Two Hedges Lane residents fight square-footage limits
By
Christopher Walsh

In May, when the East Hampton Village Board held a public hearing on zoning code amendments that would add graduated formulas for allowable square footage of residences and coverage of lots larger than one acre, Joseph P. Rose, who owns multiple properties in the village, said adoption “would almost certainly” lead to a legal challenge. In June, the board adopted the amendments, which had been recommended by the village’s planning and zoning committee, and in July, Mr. Rose’s prediction came true.

Last week, he and Rajesh Alva, a Hedges Lane neighbor who had sharply criticized the amendments at the hearing, filed suit in State Supreme Court against the village, the village board, Mayor Paul F. Rickenbach Jr., and the planning and zoning committee. They are asking the court to invalidate the amendments and declare them unenforceable. 

The board has exceeded its authority, their complaint states, relying on a “biased, cherry-picked, and incomplete survey” of properties by a “rogue committee” that worked “without public notice, input, or oversight.”

The board’s actions followed an April presentation by Robert Hefner, the village’s director of historic services, in which he called a survey of 173 properties “a wake-up call” to the prospect of irrevocable harm to the village’s character.

The amendments include separate formulas to calculate floor area and lot coverage for parcels between 40,000 and 80,000 square feet and those that are larger. Previously, one set of standards applied to all residential properties.

Central to the planning and zoning committee’s recommendation was a statement in the village’s 2002 comprehensive plan that “new development and redevelopment should be compatible in terms of size and scale with each existing residential neighborhood and should reinforce their integrity as they have developed over 350 years.”

Like many other property owners who spoke against the amendments at the May hearing, Mr. Rose and Mr. Alva complained of a rush to judgment and legislation based on what they charged was flawed analysis, inadequate public notice, and no consideration of the impact of the changes.

The new formulas, they said, “drastically limit the flexibility of owners of larger lots in building homes and accessory structures, based on little more than rank speculation” that existing regulations allow construction and reconstruction that is out of proportion to their surroundings. While many speakers at the May hearing acknowledged that such a phenomenon is occurring in neighborhoods with smaller streets with smaller lots, they saw no such problem on larger parcels.

“Incredibly,” Mr. Rose and Mr. Alva’s complaint states, “the board purported to justify these amendments by making the sweeping assertion, for the first time in more than a dozen years since its passage, that the comprehensive plan should somehow now be considered tohave inadequately maintained the special character of the Village.”

→ **Raw data**
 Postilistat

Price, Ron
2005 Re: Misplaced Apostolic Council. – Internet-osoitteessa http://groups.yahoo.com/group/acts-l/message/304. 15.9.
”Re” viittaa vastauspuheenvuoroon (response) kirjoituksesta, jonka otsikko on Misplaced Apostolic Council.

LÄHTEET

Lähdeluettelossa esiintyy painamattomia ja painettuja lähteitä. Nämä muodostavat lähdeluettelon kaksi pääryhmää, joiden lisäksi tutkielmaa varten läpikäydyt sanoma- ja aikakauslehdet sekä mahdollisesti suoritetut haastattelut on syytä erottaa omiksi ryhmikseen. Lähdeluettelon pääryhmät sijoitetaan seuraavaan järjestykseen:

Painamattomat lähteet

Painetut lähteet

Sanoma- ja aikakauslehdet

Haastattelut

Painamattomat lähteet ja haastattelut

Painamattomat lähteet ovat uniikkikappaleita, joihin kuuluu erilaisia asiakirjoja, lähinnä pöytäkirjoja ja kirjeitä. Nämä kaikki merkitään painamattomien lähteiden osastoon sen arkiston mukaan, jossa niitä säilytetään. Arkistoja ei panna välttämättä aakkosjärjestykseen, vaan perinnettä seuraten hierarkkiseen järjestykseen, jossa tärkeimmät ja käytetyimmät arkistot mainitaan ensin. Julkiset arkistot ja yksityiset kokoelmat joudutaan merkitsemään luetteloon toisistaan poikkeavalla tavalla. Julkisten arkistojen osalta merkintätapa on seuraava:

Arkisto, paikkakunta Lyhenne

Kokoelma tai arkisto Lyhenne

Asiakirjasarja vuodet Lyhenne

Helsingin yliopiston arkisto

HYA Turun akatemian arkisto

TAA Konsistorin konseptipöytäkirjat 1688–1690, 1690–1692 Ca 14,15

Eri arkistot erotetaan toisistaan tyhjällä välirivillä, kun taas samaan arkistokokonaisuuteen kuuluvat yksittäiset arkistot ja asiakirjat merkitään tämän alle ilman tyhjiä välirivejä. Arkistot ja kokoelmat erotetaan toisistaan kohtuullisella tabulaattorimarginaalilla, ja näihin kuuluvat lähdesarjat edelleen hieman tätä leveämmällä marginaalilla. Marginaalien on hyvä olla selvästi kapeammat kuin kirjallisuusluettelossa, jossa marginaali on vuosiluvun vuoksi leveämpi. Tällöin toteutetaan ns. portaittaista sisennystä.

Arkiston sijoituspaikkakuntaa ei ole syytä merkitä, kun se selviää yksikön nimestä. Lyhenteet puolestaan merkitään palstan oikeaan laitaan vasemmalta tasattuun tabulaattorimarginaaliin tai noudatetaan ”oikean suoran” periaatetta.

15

→ **Assignment**
Could you repeat the part of the Hedges Lane zoning article from "The board’s actions" to "the village’s character." word for word? The entries come from a different source than the zoning article.

→ **Exercise solution**
The board’s actions followed an April presentation by Robert Hefner, the village’s director of historic services, in which he called a survey of 173 properties “a wake-up call” to the prospect of irrevocable harm to the village’s character.